**Problem to work on:** Can you turn the items below into a numbered list, with blank lines skipped and the pictures left out?

**Data for processing:**
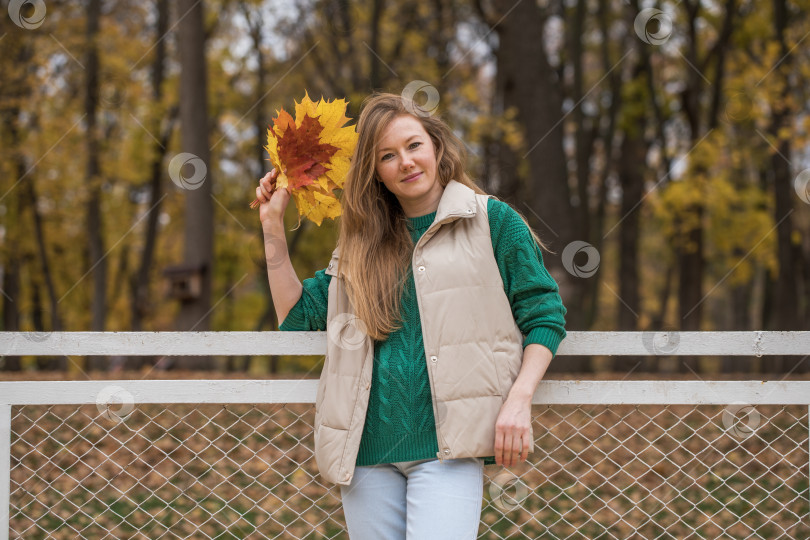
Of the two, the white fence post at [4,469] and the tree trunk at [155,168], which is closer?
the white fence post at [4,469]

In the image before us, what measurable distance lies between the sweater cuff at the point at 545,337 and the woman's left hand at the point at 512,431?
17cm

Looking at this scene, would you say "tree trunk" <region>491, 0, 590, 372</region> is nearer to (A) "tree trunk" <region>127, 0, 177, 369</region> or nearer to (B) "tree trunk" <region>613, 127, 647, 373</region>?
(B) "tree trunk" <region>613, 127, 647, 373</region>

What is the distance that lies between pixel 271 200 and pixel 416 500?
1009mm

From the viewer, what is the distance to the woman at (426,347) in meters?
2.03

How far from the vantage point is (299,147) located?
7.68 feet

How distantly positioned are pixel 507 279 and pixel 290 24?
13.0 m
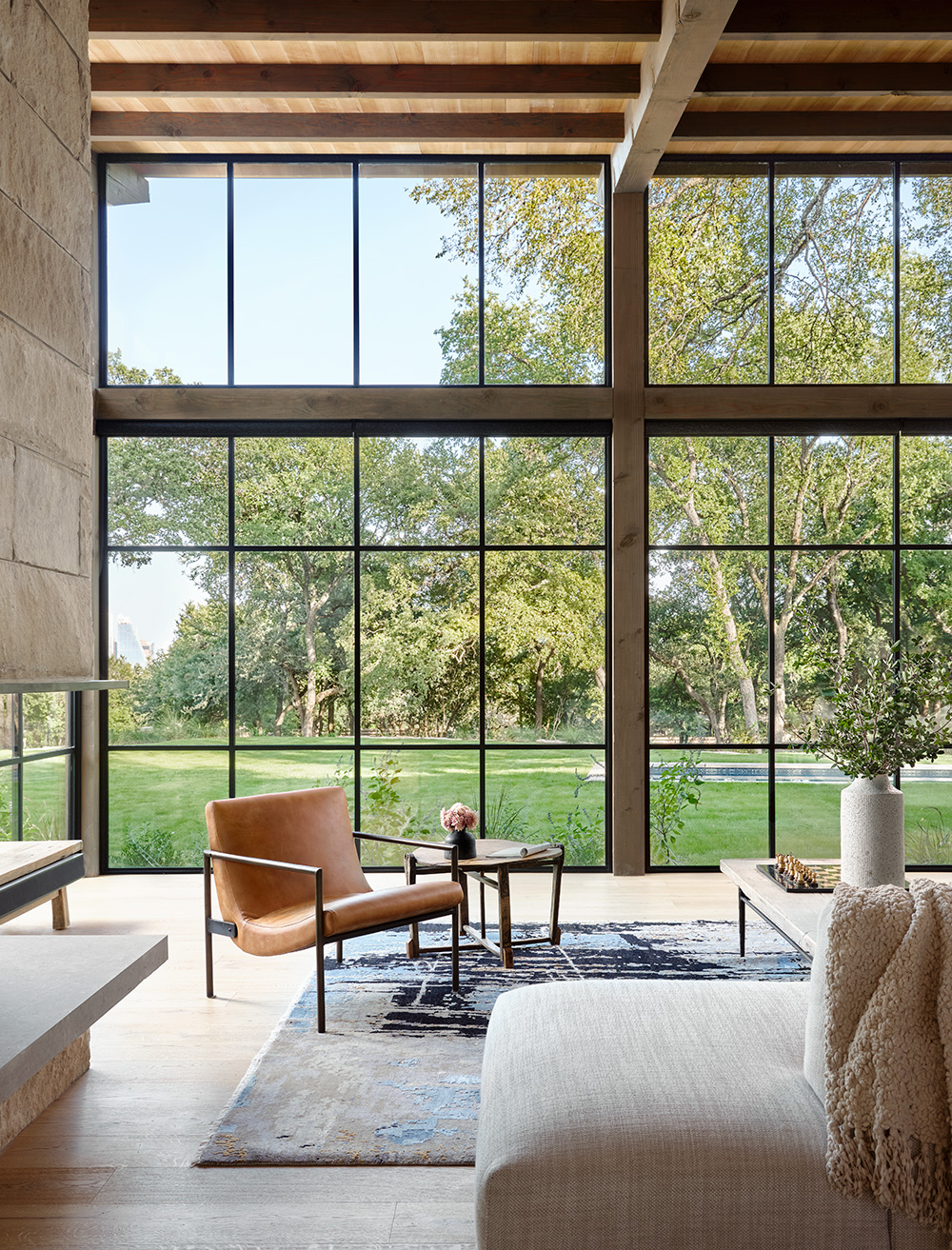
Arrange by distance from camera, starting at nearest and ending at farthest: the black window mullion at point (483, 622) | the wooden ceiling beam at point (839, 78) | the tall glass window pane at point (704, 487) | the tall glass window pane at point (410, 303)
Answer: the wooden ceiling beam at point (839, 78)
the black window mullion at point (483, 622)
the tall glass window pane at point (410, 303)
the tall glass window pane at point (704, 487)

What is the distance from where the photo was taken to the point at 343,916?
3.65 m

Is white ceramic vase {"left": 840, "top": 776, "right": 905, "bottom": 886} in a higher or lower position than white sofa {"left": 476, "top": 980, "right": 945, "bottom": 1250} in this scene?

**Full response:**
1. Of the two, the white fence post at [4,469] and the tree trunk at [155,168], which is closer?
2. the white fence post at [4,469]
3. In the image before us, what measurable distance lies between the sweater cuff at the point at 545,337 and the woman's left hand at the point at 512,431?
4. 17cm
5. Looking at this scene, would you say "tree trunk" <region>491, 0, 590, 372</region> is nearer to (A) "tree trunk" <region>127, 0, 177, 369</region> or nearer to (B) "tree trunk" <region>613, 127, 647, 373</region>?
6. (B) "tree trunk" <region>613, 127, 647, 373</region>
7. What is the distance that lies between pixel 271 200 and pixel 416 500?
8. 1009mm
9. From the viewer, what is the distance to the woman at (426,347) in meters?
10. 2.03
11. How far from the vantage point is (299,147) located?
12. 7.68 feet
13. How distantly positioned are pixel 507 279 and pixel 290 24?
14. 13.0 m
15. Arrange by distance from camera, starting at nearest and ending at farthest: the black window mullion at point (483, 622) | the wooden ceiling beam at point (839, 78) | the tall glass window pane at point (704, 487) | the tall glass window pane at point (410, 303)
16. Answer: the wooden ceiling beam at point (839, 78)
17. the black window mullion at point (483, 622)
18. the tall glass window pane at point (410, 303)
19. the tall glass window pane at point (704, 487)
20. What is the distance from where the photo was taken to the point at 343,916?
21. 3.65 m
22. Is white ceramic vase {"left": 840, "top": 776, "right": 905, "bottom": 886} in a higher or lower position than white sofa {"left": 476, "top": 980, "right": 945, "bottom": 1250} in this scene?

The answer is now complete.